ACTIVITY:
Look below for the line that contains "Бесплатная консультация и", then copy it and each following line exactly, through and including the line that contains "переходник для клавиатуры".

+ + + +

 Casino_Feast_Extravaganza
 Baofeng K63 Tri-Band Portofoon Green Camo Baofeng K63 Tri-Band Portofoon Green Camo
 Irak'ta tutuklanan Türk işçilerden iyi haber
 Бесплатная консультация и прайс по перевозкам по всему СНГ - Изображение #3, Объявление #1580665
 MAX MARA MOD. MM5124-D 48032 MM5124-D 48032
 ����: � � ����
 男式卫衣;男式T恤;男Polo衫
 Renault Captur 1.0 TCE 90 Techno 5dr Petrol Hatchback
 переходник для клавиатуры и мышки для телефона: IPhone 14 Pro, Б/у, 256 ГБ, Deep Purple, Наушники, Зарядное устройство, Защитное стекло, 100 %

+ + + +

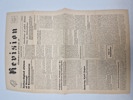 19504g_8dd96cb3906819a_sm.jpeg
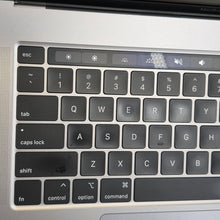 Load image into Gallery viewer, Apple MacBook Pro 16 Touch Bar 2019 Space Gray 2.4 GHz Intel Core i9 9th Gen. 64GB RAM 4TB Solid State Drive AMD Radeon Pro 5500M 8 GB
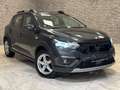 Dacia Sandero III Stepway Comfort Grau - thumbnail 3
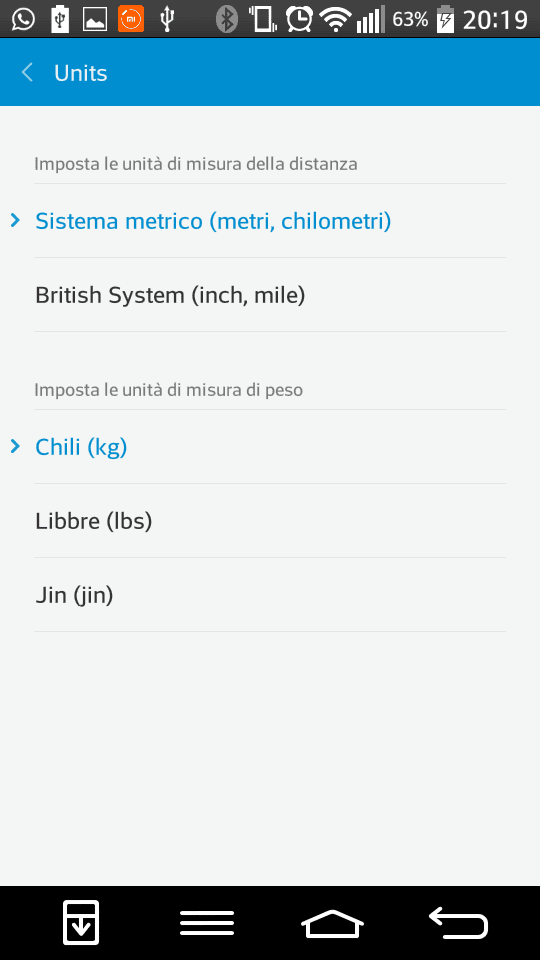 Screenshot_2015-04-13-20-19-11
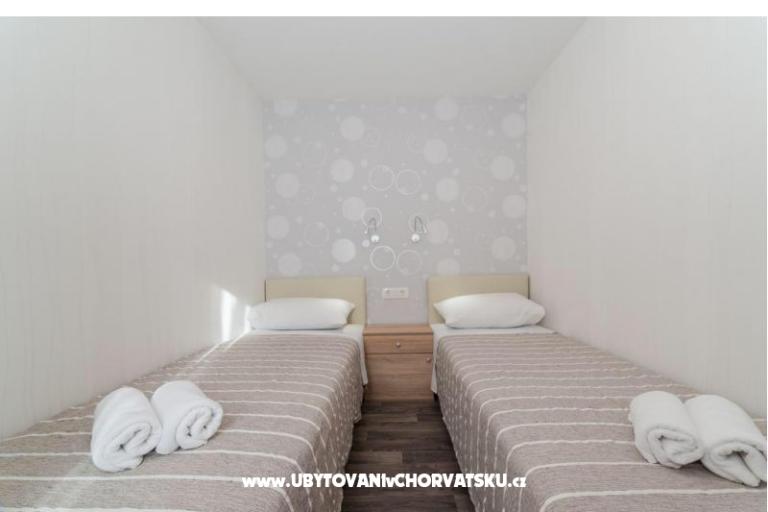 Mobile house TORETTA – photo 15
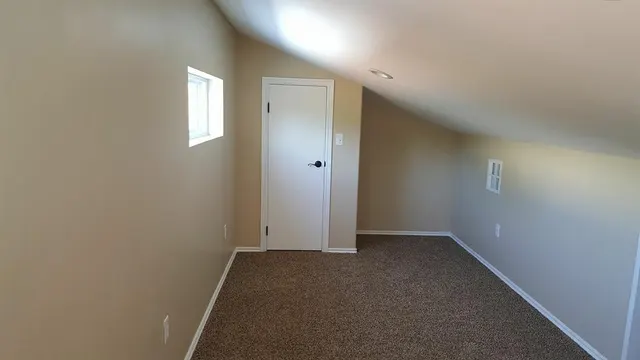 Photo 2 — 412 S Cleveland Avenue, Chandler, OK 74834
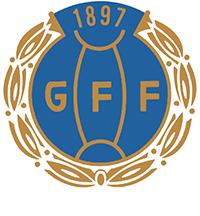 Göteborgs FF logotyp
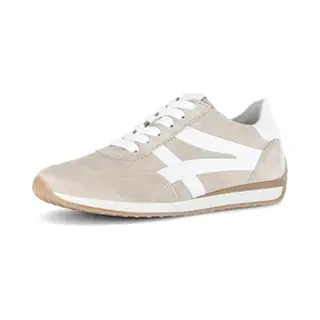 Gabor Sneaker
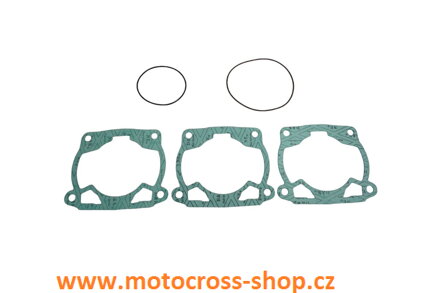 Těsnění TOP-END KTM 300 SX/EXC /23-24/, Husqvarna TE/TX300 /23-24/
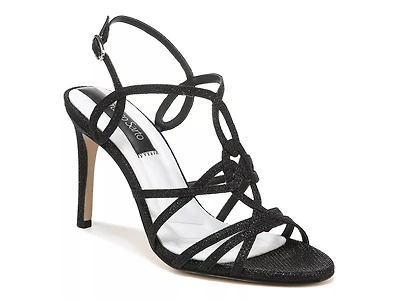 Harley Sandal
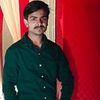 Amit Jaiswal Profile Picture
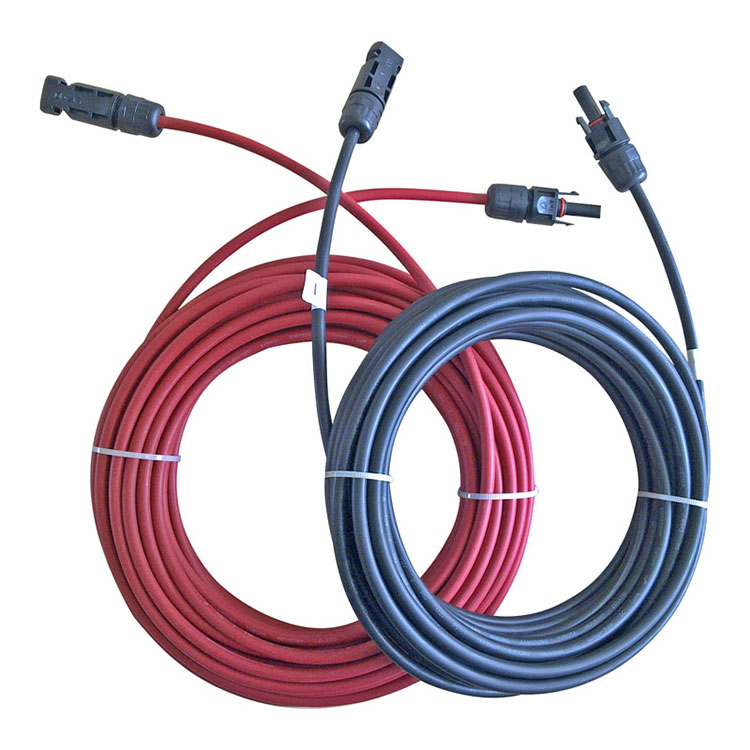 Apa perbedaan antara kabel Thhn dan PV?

+ + + +

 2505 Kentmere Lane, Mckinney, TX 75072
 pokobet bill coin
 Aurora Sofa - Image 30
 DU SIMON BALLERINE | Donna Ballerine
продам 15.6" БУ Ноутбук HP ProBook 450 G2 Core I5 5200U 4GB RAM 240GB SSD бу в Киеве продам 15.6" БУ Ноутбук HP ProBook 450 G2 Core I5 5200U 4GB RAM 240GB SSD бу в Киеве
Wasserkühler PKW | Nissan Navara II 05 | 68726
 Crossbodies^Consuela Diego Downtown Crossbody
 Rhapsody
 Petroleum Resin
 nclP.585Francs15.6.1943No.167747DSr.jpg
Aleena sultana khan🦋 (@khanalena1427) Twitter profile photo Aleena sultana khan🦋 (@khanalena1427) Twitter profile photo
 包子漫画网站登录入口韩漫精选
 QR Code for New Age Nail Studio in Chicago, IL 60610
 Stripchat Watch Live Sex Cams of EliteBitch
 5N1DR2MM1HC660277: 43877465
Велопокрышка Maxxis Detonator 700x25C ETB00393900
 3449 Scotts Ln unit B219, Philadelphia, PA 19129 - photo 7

+ + + +

RESULT OF THE TASK:
 Бесплатная консультация и прайс по перевозкам по всему СНГ - Изображение #3, Объявление #1580665
 MAX MARA MOD. MM5124-D 48032 MM5124-D 48032
 ����: � � ����
 男式卫衣;男式T恤;男Polo衫
 Renault Captur 1.0 TCE 90 Techno 5dr Petrol Hatchback
 переходник для клавиатуры и мышки для телефона: IPhone 14 Pro, Б/у, 256 ГБ, Deep Purple, Наушники, Зарядное устройство, Защитное стекло, 100 %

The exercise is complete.